BEGIN Dataset excerpt

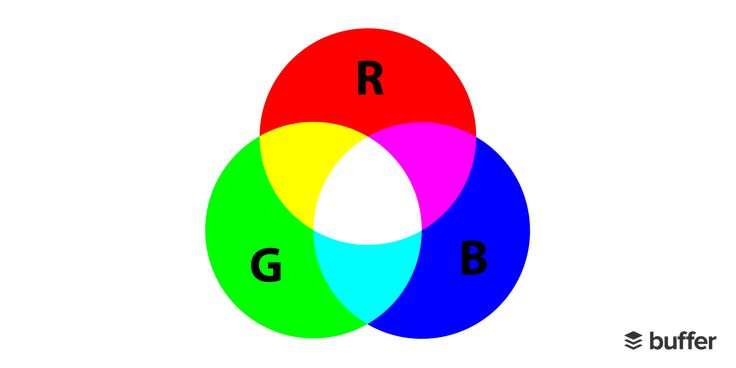 rgb-color - design terms for marketers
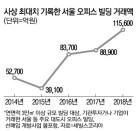 서울 빌딩에 `뭉칫돈`…작년 11.6조 사상최대
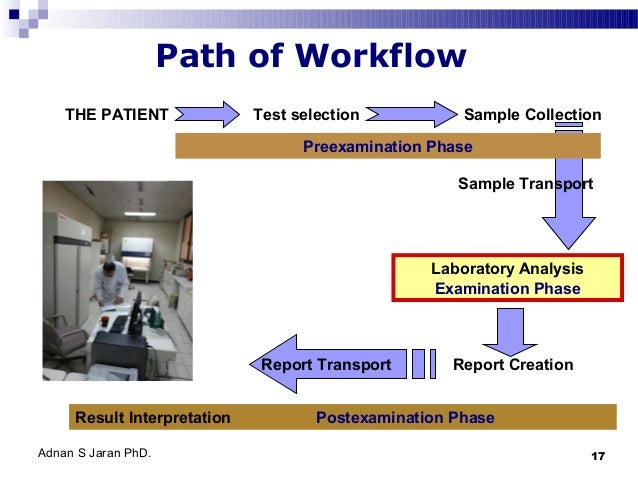Quality control in the medical laboratory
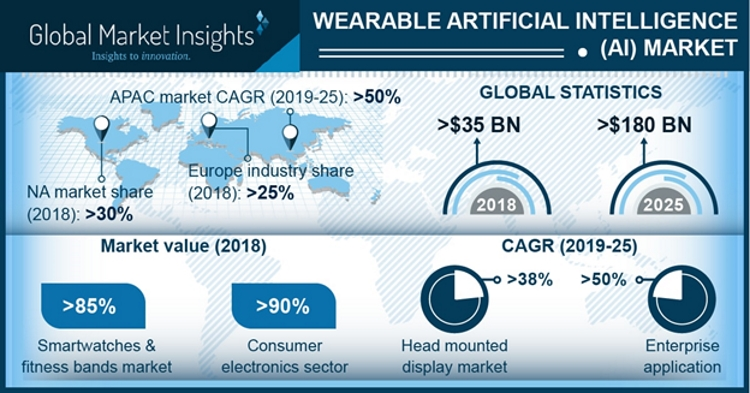 Wearable Artificial Intelligence market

END Dataset excerpt

* _Task to carry out_
Could you print the listing above word for word, without its pictures?

* _Solution for this exercise_
 rgb-color - design terms for marketers
 서울 빌딩에 `뭉칫돈`…작년 11.6조 사상최대
Quality control in the medical laboratory
 Wearable Artificial Intelligence market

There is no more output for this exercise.